Yeah, I agree. The show has such a slice of life focus, with this neighborhood and specifically this family, but because of some of the elements of the show, with the well-fleshed out queer characters and the emphasis on an authentic Mexican-American experience, it still feels like a bold political statement. What was it like making a show like this and bringing it into our current culture?
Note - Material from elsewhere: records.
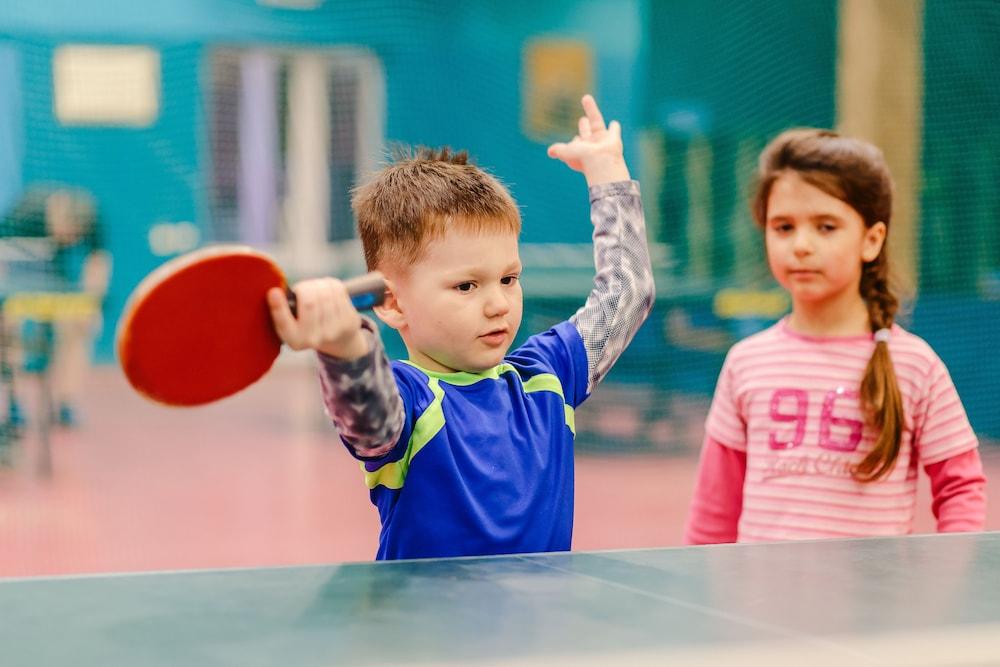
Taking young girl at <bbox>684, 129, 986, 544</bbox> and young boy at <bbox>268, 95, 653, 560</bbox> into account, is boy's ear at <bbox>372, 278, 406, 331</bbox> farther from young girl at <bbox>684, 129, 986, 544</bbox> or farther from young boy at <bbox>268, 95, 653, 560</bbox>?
young girl at <bbox>684, 129, 986, 544</bbox>

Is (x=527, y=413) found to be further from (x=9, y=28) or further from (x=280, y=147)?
(x=9, y=28)

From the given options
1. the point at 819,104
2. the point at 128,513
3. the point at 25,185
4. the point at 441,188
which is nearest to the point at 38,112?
the point at 25,185

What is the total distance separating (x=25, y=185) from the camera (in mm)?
6684

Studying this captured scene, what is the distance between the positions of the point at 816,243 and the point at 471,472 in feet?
2.58

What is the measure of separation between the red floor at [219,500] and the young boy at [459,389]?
2380 mm

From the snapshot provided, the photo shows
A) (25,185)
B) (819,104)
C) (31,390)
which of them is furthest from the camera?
(31,390)

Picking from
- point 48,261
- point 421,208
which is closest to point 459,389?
point 421,208

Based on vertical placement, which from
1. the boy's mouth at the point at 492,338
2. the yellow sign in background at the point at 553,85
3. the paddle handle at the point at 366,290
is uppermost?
the yellow sign in background at the point at 553,85

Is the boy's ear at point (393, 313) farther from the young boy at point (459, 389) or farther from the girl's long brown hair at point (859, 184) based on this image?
the girl's long brown hair at point (859, 184)

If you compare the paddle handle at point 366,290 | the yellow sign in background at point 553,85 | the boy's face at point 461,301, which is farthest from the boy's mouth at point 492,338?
the yellow sign in background at point 553,85

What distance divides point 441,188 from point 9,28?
26.2 ft

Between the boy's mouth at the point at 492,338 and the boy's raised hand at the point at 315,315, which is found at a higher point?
the boy's raised hand at the point at 315,315

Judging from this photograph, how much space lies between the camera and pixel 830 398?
1.65 metres

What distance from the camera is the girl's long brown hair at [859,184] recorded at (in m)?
1.63
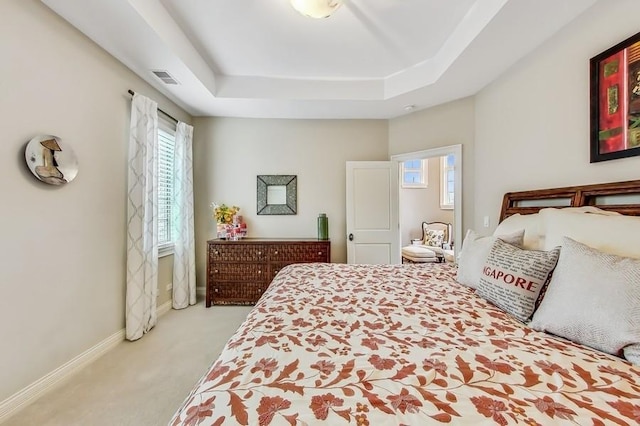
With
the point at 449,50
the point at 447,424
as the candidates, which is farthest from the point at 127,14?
the point at 447,424

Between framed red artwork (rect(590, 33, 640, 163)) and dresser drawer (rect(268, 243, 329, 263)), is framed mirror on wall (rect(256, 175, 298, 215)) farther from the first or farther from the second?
framed red artwork (rect(590, 33, 640, 163))

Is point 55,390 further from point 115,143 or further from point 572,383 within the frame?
point 572,383

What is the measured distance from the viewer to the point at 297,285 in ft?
6.02

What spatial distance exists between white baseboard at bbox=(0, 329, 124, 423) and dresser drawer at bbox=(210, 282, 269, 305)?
112 centimetres

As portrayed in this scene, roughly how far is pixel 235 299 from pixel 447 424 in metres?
3.27

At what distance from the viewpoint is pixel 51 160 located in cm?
188

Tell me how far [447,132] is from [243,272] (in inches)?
122

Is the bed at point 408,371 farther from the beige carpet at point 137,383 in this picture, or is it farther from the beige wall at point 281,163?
the beige wall at point 281,163

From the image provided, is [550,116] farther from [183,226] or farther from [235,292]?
[183,226]

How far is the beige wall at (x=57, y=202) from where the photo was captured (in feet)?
5.52

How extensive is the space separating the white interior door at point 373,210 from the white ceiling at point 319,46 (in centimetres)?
82

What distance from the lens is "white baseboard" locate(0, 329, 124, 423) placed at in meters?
1.66

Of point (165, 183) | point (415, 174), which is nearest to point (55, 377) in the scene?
point (165, 183)

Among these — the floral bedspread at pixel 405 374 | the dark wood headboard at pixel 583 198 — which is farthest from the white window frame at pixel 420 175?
the floral bedspread at pixel 405 374
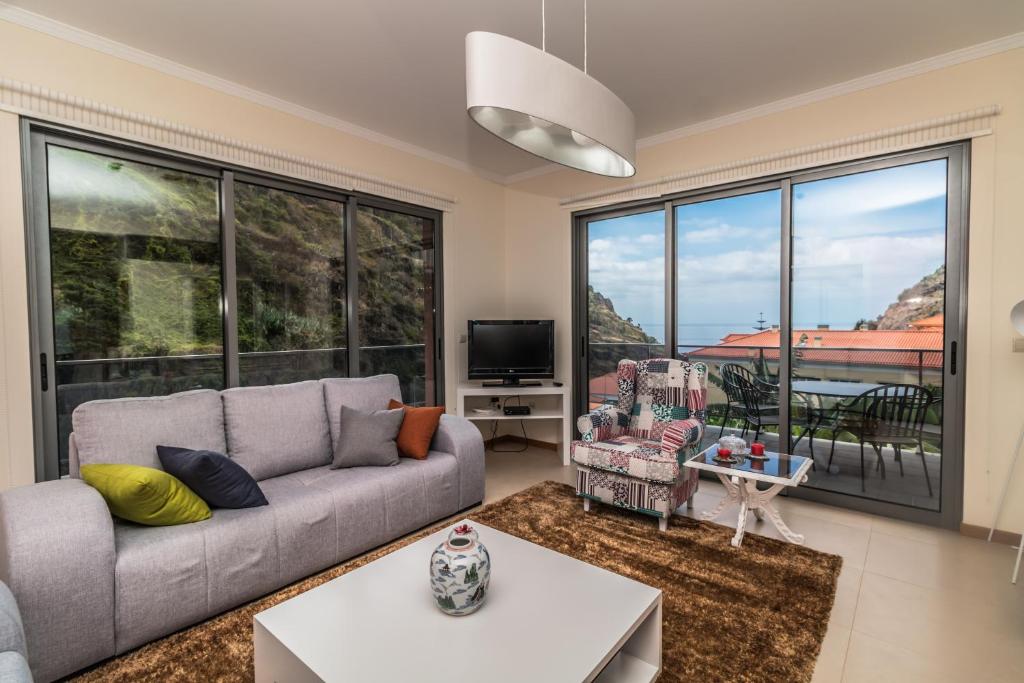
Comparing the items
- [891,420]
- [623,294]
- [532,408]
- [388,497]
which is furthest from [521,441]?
[891,420]

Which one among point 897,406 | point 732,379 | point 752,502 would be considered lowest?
point 752,502

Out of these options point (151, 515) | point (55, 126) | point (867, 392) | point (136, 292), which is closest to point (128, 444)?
point (151, 515)

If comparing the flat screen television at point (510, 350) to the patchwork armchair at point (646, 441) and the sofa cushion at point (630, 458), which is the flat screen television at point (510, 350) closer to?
the patchwork armchair at point (646, 441)

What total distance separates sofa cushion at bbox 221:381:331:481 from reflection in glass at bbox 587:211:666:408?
99.9 inches

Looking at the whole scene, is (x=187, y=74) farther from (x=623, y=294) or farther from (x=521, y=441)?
(x=521, y=441)

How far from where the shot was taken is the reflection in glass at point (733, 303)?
362cm

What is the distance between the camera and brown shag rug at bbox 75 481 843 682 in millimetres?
1763

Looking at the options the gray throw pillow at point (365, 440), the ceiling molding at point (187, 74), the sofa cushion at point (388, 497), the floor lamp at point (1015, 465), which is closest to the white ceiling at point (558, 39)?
the ceiling molding at point (187, 74)

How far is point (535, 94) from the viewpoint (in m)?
1.26

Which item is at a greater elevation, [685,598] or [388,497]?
[388,497]

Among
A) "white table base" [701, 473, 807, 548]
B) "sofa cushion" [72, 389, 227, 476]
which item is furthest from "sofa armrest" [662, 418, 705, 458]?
"sofa cushion" [72, 389, 227, 476]

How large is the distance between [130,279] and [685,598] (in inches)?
134

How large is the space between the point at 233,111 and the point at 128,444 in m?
2.16

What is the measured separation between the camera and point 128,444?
7.32ft
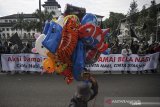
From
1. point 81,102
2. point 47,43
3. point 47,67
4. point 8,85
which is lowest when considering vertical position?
point 8,85

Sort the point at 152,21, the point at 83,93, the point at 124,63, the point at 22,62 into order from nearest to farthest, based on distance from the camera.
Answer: the point at 83,93 → the point at 124,63 → the point at 22,62 → the point at 152,21

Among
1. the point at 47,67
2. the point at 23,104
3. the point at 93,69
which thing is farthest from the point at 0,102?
the point at 93,69

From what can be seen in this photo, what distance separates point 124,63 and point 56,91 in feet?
18.2

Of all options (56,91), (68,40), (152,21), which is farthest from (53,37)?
(152,21)

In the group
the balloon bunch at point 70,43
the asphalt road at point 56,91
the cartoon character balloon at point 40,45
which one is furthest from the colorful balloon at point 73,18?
the asphalt road at point 56,91

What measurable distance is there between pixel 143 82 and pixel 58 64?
7.47 meters

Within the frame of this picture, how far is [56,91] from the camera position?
9.27 metres

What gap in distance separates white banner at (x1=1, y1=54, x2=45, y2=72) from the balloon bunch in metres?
9.71

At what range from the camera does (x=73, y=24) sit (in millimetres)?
4199

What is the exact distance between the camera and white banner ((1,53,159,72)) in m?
13.9

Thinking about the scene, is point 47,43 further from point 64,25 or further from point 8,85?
point 8,85

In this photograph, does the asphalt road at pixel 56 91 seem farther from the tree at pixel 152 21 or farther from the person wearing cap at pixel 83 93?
the tree at pixel 152 21

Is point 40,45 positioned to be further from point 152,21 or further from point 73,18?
point 152,21

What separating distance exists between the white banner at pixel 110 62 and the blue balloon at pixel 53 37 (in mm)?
9721
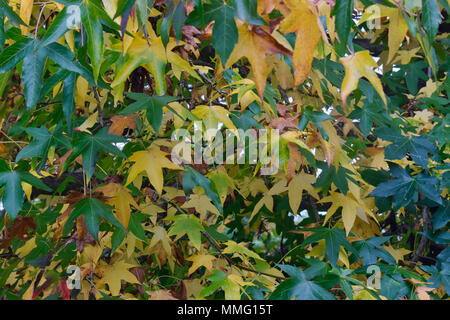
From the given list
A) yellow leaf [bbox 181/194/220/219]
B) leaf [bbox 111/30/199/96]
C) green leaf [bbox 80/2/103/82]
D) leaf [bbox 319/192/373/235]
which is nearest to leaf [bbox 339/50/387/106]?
leaf [bbox 111/30/199/96]

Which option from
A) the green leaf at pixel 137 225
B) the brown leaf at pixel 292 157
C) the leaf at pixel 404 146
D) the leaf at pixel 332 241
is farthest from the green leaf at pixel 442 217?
the green leaf at pixel 137 225

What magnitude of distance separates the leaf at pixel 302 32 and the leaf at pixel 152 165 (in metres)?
0.56

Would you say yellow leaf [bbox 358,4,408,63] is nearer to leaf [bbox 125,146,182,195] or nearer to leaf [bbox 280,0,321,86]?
leaf [bbox 280,0,321,86]

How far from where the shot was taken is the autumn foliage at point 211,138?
1.04 meters

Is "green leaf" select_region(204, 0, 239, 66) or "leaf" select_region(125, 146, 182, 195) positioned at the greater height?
"green leaf" select_region(204, 0, 239, 66)

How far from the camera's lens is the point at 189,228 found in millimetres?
1531

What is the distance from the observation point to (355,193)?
1652 millimetres

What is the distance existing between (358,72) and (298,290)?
516 mm

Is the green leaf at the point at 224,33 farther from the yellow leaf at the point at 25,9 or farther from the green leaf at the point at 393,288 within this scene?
the green leaf at the point at 393,288

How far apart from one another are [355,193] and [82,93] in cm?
96

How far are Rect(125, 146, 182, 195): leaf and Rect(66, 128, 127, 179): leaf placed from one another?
0.24 ft

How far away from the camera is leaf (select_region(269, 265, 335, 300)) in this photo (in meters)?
1.09

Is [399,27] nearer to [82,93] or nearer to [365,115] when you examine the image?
[365,115]

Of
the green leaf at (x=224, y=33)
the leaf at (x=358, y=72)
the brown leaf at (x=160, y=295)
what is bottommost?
the brown leaf at (x=160, y=295)
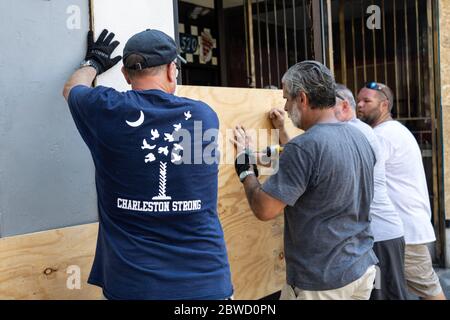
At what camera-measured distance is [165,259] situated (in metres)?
1.71

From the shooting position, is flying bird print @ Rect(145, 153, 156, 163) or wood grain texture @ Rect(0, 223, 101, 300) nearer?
flying bird print @ Rect(145, 153, 156, 163)

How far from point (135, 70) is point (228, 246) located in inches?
57.1

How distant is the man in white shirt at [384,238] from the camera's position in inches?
112

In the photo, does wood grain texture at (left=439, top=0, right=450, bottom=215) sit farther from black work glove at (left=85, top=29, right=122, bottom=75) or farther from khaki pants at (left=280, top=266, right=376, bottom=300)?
black work glove at (left=85, top=29, right=122, bottom=75)

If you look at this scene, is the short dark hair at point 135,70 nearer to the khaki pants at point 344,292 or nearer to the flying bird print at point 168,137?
the flying bird print at point 168,137

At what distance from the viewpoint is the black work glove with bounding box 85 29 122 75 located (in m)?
2.23

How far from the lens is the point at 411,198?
3.28 meters

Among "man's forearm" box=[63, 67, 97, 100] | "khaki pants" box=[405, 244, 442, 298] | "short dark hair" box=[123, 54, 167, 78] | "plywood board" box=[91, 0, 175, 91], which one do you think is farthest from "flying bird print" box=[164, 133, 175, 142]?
"khaki pants" box=[405, 244, 442, 298]

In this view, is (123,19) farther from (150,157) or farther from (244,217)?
(244,217)

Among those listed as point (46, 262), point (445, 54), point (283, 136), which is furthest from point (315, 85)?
point (445, 54)

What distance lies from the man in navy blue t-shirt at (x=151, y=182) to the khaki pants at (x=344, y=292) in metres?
→ 0.49

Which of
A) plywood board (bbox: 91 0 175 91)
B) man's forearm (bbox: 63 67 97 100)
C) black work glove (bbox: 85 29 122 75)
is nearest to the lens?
man's forearm (bbox: 63 67 97 100)

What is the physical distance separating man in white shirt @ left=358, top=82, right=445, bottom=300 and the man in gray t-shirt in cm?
109

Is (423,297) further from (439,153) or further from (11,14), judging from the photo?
(11,14)
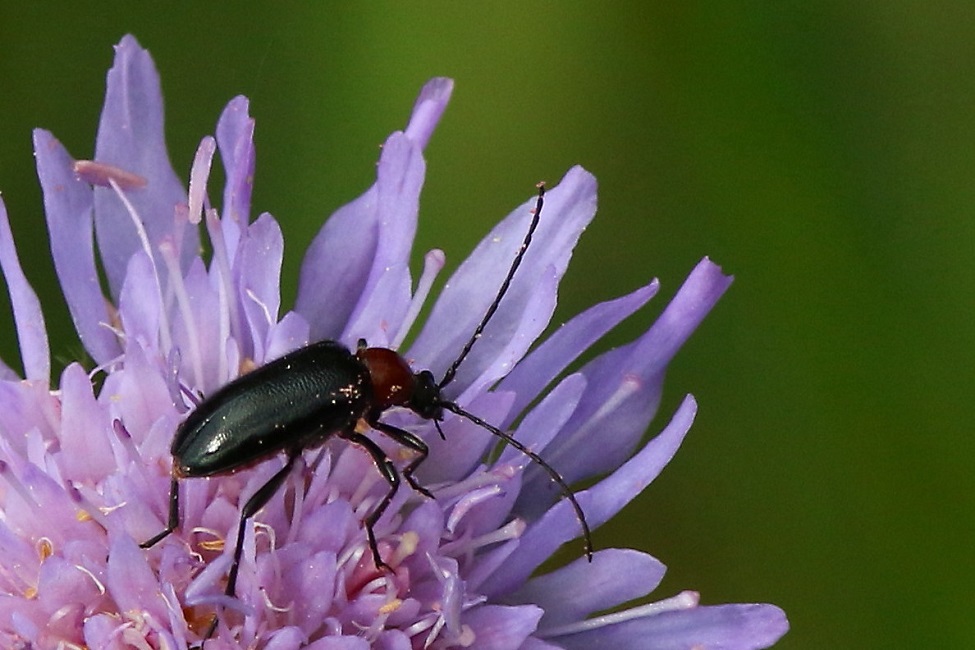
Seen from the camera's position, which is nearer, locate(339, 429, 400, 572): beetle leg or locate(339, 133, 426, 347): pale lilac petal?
locate(339, 429, 400, 572): beetle leg

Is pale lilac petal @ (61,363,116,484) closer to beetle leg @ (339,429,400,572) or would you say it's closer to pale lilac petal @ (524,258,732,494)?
beetle leg @ (339,429,400,572)

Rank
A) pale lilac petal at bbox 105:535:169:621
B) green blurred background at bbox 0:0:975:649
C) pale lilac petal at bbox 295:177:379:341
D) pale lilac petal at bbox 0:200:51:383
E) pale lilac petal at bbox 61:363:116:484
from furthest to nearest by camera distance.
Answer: green blurred background at bbox 0:0:975:649, pale lilac petal at bbox 295:177:379:341, pale lilac petal at bbox 0:200:51:383, pale lilac petal at bbox 61:363:116:484, pale lilac petal at bbox 105:535:169:621

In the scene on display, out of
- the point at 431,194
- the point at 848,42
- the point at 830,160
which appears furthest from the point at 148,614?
the point at 848,42

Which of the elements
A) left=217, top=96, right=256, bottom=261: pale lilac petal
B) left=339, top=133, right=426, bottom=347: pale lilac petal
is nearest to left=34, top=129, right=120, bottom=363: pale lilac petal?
left=217, top=96, right=256, bottom=261: pale lilac petal

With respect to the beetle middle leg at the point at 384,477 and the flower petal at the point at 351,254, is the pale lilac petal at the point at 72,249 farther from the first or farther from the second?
the beetle middle leg at the point at 384,477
I think every theme that we touch upon on this show is so important and it needs to be talked about right now. There are so many things that people are scared to talk about and one of the things about the show is that it isn’t scared to go anywhere. It’s in your face and it doesn’t try to kind of talk about something but not actually mention it. Sometimes we do that in shows. Vida will use the names and it will say the words, and there is no hiding what we’re going through and what the community is going through and what the characters are going through, and I think it’s very important for television to be honest and to be current and to make people in their living rooms talk about stuff. Also, it’s a tool for people to peer into the lives of maybe a community that they think is foreign or strange and realize that everyone is the same and that we have so much in common.

Actually my next question kind of relates to that. There’s been a lot of conversation lately about what a “real American family” looks like with the Roseanne reboot and the backlash from that. If you compare that to the family in Vida, I think people forget or they choose to ignore that there is no blanket “real American family,” which is why representation like this feels so vital.

Yeah, there is no such thing as a prototype. That’s the beauty of this country, that it’s made up of immigrants and there is so much diversity in it and every family is unique and all families are made up of different members. There is no recipe. There is no correct form. There isn’t a right way to depict a family. Everyone is different and that doesn’t take away from their humanity and from their rights. I don’t know, it really amazes me. I think we’re taking a step in the right direction with inclusion in television and depicting of these families and giving a voice to queer characters, giving a voice to minorities. I hope that with Vida, people can open their eyes a little bit and hopefully look around and realize that human beings are everywhere and that Latino people are everywhere. Everyone deserves to be loved and everyone deserves the right to be happy, to feel safe, and to feel at home.

Vida premieres Sunday, May 6th at 8:30 p.m. on Starz.